Robison, Indiana's seed administrator, is charged with carrying out the state's seed law. He works for the Indiana seed commissioner, Robert Waltz, and heads up the state seed lab housed in the Office of the Indiana State Chemist and Seed Commissioner (OISC).
Here are five things farmers deserve to know about the seed law in Indiana. The current status of what is and isn’t a noxious weed tops the list.
1. Seed tags list the weeds that are on Indiana’s noxious weed list. There are two categories of noxious weeds, Robison says. "Prohibited" means not one seed of that weed is allowed. "Restricted" means not more than 0.25% of the seeds in the bag can be those seeds. Restricted noxious weed seeds in the sample need to be listed on the bag, along with the number of restricted noxious weed seeds per pound of seed.

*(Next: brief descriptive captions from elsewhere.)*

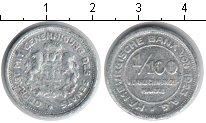 Изображение Монеты Гамбург 1/100 марки 1923 Алюминий  Нотгельд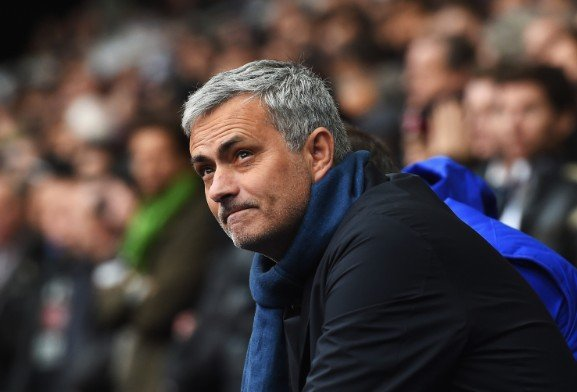 Jose Mourinho'nun transfer listesi
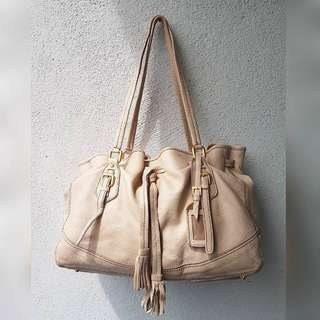 CREAM GENUINE LEATHER BAG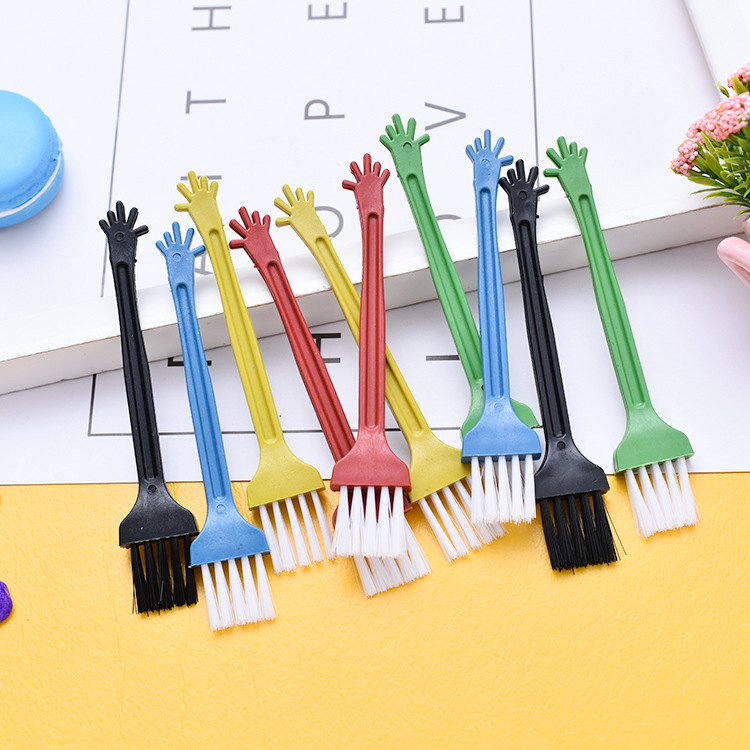 10 PC Game Mechanical Keyboard Keycap Cleaning Brush Portable Cleaning Brush For Keyboard Mobile Phone TV Remote Control To Dust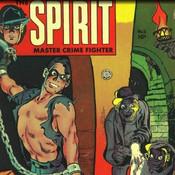 Fiction House Comics: A Golden Age Comics Collection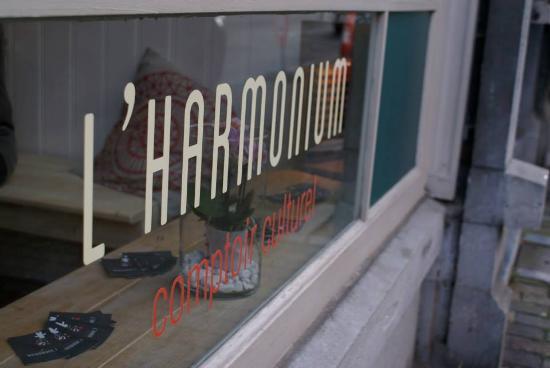 L'Harmonium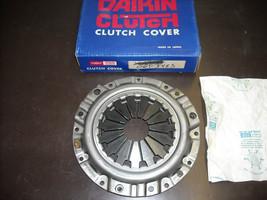 Mazda Clutch Pressure Plate Daikin # MZC531 (new, fits 626, MX3, MX6, B2200) - $70.00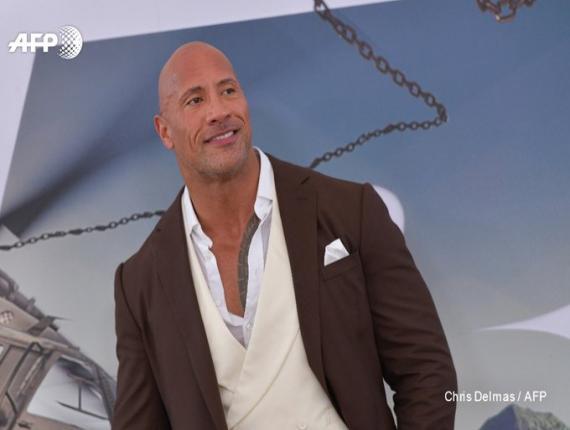 """L'acteur américain Dwayne Johnson lors de l'avant-première mondiale de """"Fast & Furious: Hobbs & Shaw"""", le 13 juillet 2019 en Californie ©Chris Delmas, AFP"""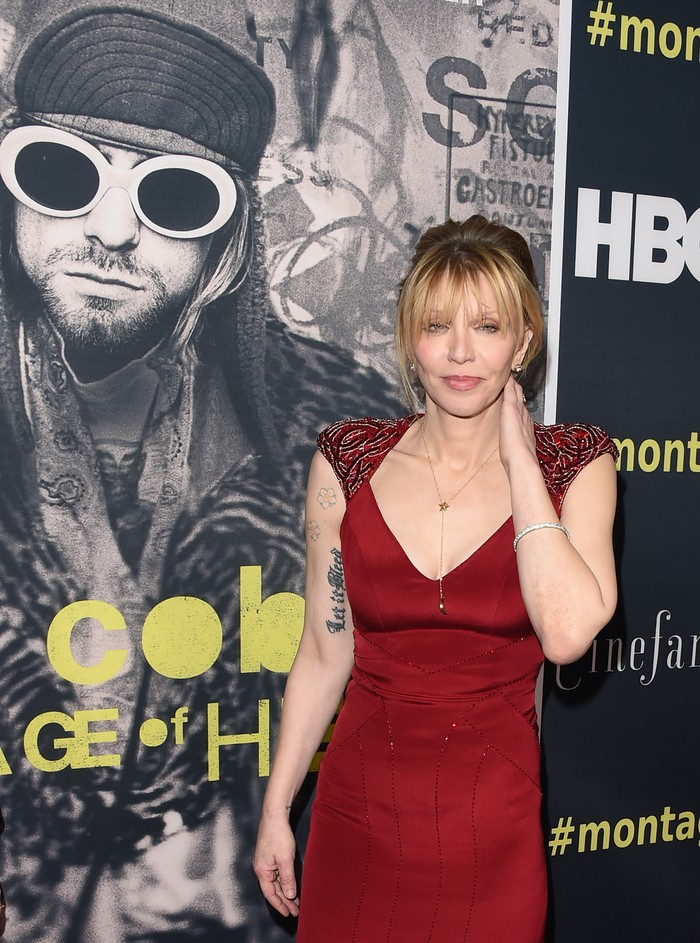 HOLLYWOOD, CA - APRIL 21:  Singer/songwriter/actress Courtney Love attends HBOs Kurt Cobain: Montage Of Heck Los Angeles Premiere at the Egyptian Theatre on April 21, 2015 in Hollywood, California.  (Photo by Jason Merritt/Getty Images)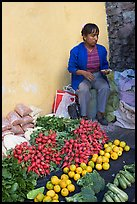 Vegetable street vendor. Guanajuato, Mexico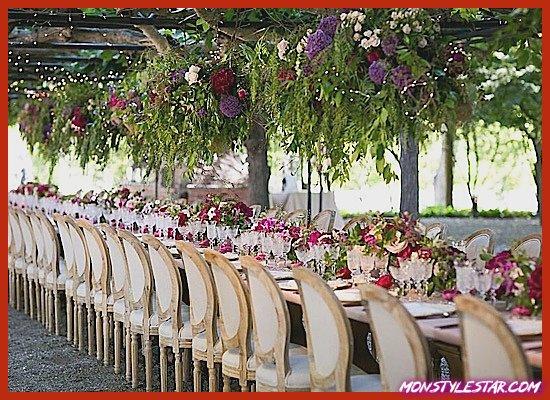 Photo de Mariage luxurieux en Californie, romantique, dans le jardin, avec la photographie Arrowood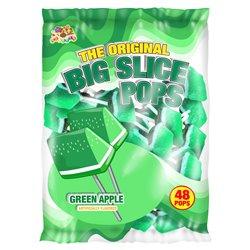 De La Cruz Camphor Ointment - 2.5 oz. - 12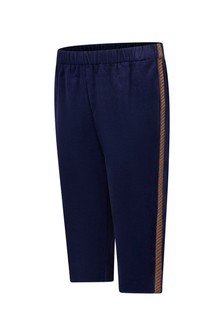Baby Girls Navy Corduroy Trousers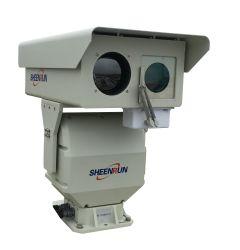 Macchina fotografica termica di controllo di accesso della macchina fotografica di Doppio-Spettro lungo di video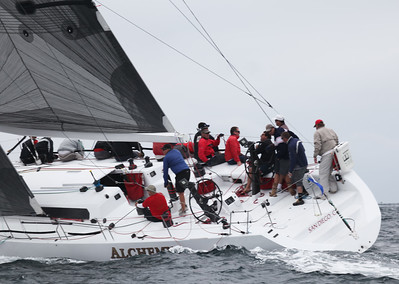 2011 Ahmanson Regatta - Saturday - Alchemy  12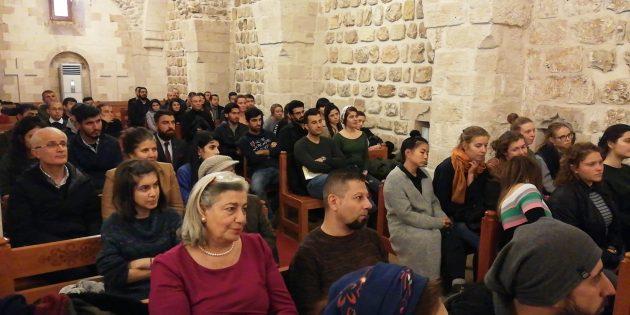 Mardin Protestan Kilisesi'nin Üye Sayısı Artıyor
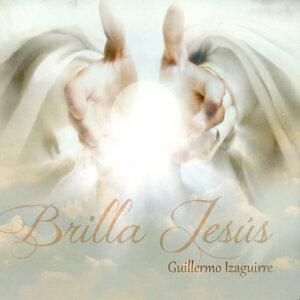 Guillermo Izaguirre 歌手頭像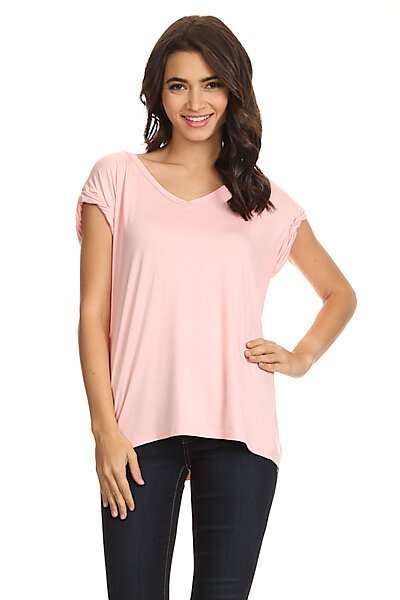 Raw Edge V-Neck Top With Cuffed Cap Sleeves-Pink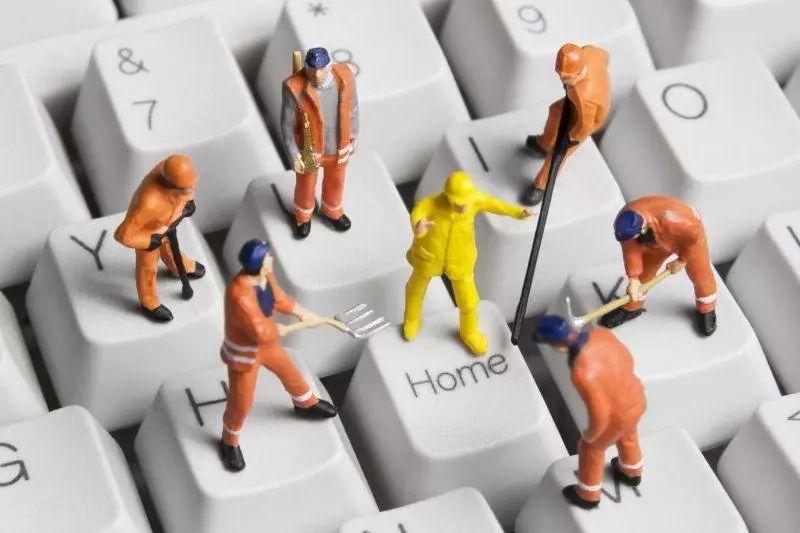 5000亿互联网家装市场,谁是最终的王?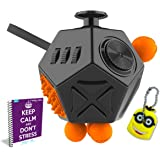 FabQuality Cube 12 Sides Anxiety Attention Toy With Minion Key Chain Gift + eBook Included - Relieves Stress And Anxiety And Relax for Children and Adults BONUS EBOOK is sent by email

2. Palmer amaranth weed seeds do not have to be listed on the tag. Why not? It’s simply because Palmer amaranth is currently not listed as a noxious weed in Indiana’s seed law, Robison says. Efforts to update the list of noxious weeds in the seed law are underway, but it’s a slow process that could take months or more. You also won’t find marestail, waterhemp or glyphosate-resistant giant ragweed on seed tags either — they also aren’t on the noxious weed list. The last change to the list was in 1983 when Canada thistle was added.
3. Rules for organic seed are the same as for other seed. The same rules apply for organic seed as for any other seed, including how weed seed is listed on the tag. The seed law doesn’t recognize organic seed in any different way from other seed.
4. OISC does not regulate pollinator (flower) seed. This seed is often sown on areas devoted to various USDA programs or in wildlife habitat areas. It’s buyer beware on these seeds, Robison says.
Some states have reported that Palmer amaranth entered the state through cover crop seeds. Robison says that isn’t the case in Indiana. However, Palmer amaranth could be entering the state through pollinator mixes, he observes.
5. OISC regulates bird feed through the commercial feed law. People often suspect that Canada thistle and other weeds are introduced through seed used as bird feed. This product doesn’t fall under the seed law rules, Robison says.